The Barker Review of Housing Supply Interim Report (2003) observed that:
“The sequential test introduced in PPG 3 requires local authorities to release land for housing development in an order of preference that prioritises brownfield sites. It is not the intention of the policy to restrict land supply but some local authorities appear to have overinterpreted it to the detriment of housing being delivered. Indeed research from ODPM supports this point, arguing that local planning authorities understand ‘brownfield first’ but also erroneously believe PPG3 says ‘greenfield never’.
The ‘prematurity of sites’ is often a reason for the refusal or delay of applications for housing developments. However, priority sites may not always be immediately available or suitable for development. In some local authorities, this policy is used to block development rather than actively manage the release of land.”[17]

A change in direction

By 2003, there was a shift. The DPM launched Sustainable Communities: Building for the Future, with plans to “tackle the housing shortage, especially in London and the wider South East by creating conditions in which private house builders will build more homes of the right type in the right places” [18]. This approach included the four new growth areas[19].
Barker’s final report (2004) said the planning system should be more responsive to market signals[20]. On the brownfield first policy, it recommended that:
“PPG3 should be revised to require local planning authorities to be realistic in considering whether sites are available, suitable and viable. Any site which is not available, suitable and viable should be disregarded for the purposes of the sequential test.”
In 2006, PPG3 was replaced by PPS3[21]. This maintained the 60% brownfield target, but crucially brought back the requirement for a rolling five-year land supply of deliverable sites and set a requirement for developable land for years 6-10 and, where possible, 11-15. By 2008, housing supply was 40% above its 2003 level. This policy was carried forward into the NPPF (2012) alongside the presumption in favour of sustainable development. This dual approach – of allowing local authorities to select brownfield sites in preference to greenfield, but still ensure they have a portfolio of sites that will secure a sufficient supply of housing in reality – remains part of the current policy framework[22].

Ten lessons for today

This canter through one aspect of New Labour history tells us something about the factors this Government should consider if it is genuinely contemplating a more overt brownfield-focused policy:
  1. Even at its zenith, PPG3 was never a brownfield only policy, even though some Councils sought to interpret it as such. Plan makers were able to choose to release greenfield land for housing.

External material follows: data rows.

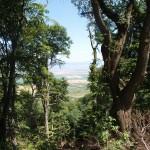 Лозен планина – история и природа на крачка от София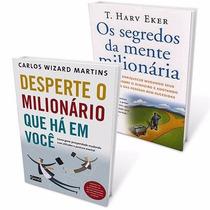 Livros Segredos Mente Milionária + Desperte Milionário Você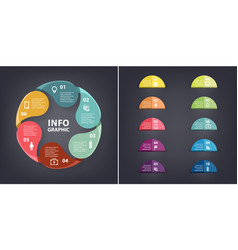 colorful loop infographic template vector image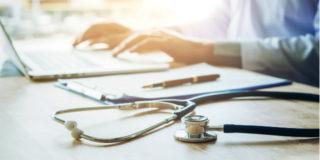 Isteroscopia, dubbi e risposte sull'indagine che guarda dentro l'utero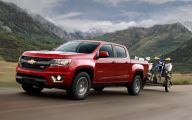 Chevrolet Colorado 5 Car Background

  2. Such a policy (that takes effect as soon as there is an expectation of a change[23]) will result in an immediate reduction in new housing supply, with the greatest downward impact in the south of England, where affordability problems are greatest.

  3. A brownfield-based policy does not, in of itself, make brownfield land more deliverable for housing. Barker’s interim report found that 69% of all National Land Use Database brownfield sites were not suitable for housing development and over half of the suitable land was in an existing use.[24]

  4. There is no evidence there is enough brownfield land, in any region, to deliver anything close to 300,000 extra homes per annum[25]. CPRE’s annual review of brownfield land[26] identifies capacity for 1.3m homes (1.1m of which was on brownfield registers, and 0.6m already consented). Registers can be a helpful indicator of brownfield potential, but crucially a) local authorities’ assessments of site deliverability are not independently tested; and b) they measure capacity looking ahead 15 years. At best it would equate to less than 87,000 homes per annum. In the north of England, the brownfield register capacity equates to just 44% of the Standard Method over that period[27]. In London, the South and Midlands, it is less than a quarter. Relying on brownfield land alone is likely to reduce the supply of affordable housing rather than increase it.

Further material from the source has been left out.